▶ **Reading passage**:
Brazilian musician 1890 - 1974

Ernesto Joaquim Maria dos Santos, better known as Donga, (April 5, 1890 – August 25, 1974) was a Brazilian guitarist and composer. He composed what is considered the first recorded samba, the 1916 song Pelo Telefone.

== Life and career ==
Donga was born in Rio de Janeiro, the son of Pedro Joaquim Maria and Amélia Silvana de Araújo; he had eight siblings. His father was a bricklayer and played the euphonium in his spare time; his mother was the known Tia Amélia from the group of tias baianas of Cidade Nova and liked to sing modinhas and promoted countless parties.

He participated in the musical gatherings at the home of Tia Ciata, alongside João da Baiana, Pixinguinha, Hilário Jovino Ferreira and others. A big fan of Mário Cavaquinho, he started playing that instrument by ear, at the age of 14. Shortly afterwards he learned to play the guitar, studying with Quincas Laranjeiras. In November 1916 he registered in the National Library of Brazil the recording of Pelo Telefone, considered the first recorded samba in history.

▶ **Dataset excerpts**:
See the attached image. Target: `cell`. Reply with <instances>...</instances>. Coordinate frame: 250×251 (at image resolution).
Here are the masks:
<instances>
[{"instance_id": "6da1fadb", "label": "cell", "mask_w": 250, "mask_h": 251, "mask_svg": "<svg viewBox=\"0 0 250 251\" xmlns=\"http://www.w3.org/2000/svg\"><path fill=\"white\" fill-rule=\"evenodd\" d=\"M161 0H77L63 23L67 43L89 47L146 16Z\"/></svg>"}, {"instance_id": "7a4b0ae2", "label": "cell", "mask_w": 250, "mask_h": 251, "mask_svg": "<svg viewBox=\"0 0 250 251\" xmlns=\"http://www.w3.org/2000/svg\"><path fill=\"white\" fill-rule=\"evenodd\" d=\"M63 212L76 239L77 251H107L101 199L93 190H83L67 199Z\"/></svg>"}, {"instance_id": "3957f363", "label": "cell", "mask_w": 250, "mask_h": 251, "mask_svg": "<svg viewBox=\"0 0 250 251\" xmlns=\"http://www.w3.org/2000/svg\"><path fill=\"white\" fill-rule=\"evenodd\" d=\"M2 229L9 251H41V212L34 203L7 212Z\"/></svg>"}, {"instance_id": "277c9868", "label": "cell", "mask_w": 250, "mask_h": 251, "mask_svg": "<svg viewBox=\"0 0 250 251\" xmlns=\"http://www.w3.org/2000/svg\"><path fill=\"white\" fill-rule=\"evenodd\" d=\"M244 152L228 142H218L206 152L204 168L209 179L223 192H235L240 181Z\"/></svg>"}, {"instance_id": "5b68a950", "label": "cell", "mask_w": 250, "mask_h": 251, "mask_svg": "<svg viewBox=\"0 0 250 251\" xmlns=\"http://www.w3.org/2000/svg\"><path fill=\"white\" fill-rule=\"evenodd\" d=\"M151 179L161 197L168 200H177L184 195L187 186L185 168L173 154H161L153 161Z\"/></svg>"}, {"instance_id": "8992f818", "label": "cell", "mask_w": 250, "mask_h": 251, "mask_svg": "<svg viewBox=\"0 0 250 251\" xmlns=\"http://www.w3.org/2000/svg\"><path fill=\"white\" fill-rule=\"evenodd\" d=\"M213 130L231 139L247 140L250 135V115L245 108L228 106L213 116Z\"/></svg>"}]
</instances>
---
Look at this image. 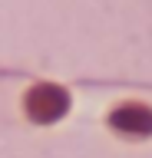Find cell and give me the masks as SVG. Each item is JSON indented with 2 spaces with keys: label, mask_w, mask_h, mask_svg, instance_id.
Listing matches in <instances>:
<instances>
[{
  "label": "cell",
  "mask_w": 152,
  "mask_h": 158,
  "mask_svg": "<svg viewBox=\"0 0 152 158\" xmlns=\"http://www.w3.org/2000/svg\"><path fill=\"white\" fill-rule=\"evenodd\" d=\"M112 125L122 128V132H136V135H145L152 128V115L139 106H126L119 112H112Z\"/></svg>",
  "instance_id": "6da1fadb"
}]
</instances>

▶ **Exercise tasks**:
1: Referring to the biography of Donga, list every person named as taking part, alongside him, in the musical gatherings at the home of Tia Ciata.
2: Pick up the biography of Donga after its final sentence and extend it with further text.

▶ **Exercise results**:
1: João da Baiana, Pixinguinha, Hilário Jovino Ferreira

2:
He organized with Pixinguinha the Orquestra Típica Donga-Pixinguinha. In 1919, together with Pixinguinha and six other musicians, he joined, as a guitarist, the group Oito Batutas, which toured Europe in 1922.

In 1926 he joined the band Carlito Jazz band.
In 1940 Donga recorded nine compositions (among sambas, toadas, macumbas and lundus) from the album Native Brazilian Music, organized by two conductors: Leopold Stokowski and Heitor Villa-Lobos, released in the United States by Columbia.

At the end of the 50s he returned to perform with the group Velha Guarda, in shows organized by Almirante.

== Personal life and death ==
In 1932 Donga married Zaíra de Oliveira, also a musician, with whom he had a daughter, Lígia. Zaíra died in 1951; Donga married again in 1953 and went to live in the neighborhood of Aldeia Campista, where he retired as a retired bailiff. Sick and almost blind, he lived his last days at the Retiro dos Artistas, dying in 1974. He is buried in the São João Batista Cemetery.

Elson Nascimento, most well known as a member of the Sun Ra Arkestra, is one of Donga's direct descendants.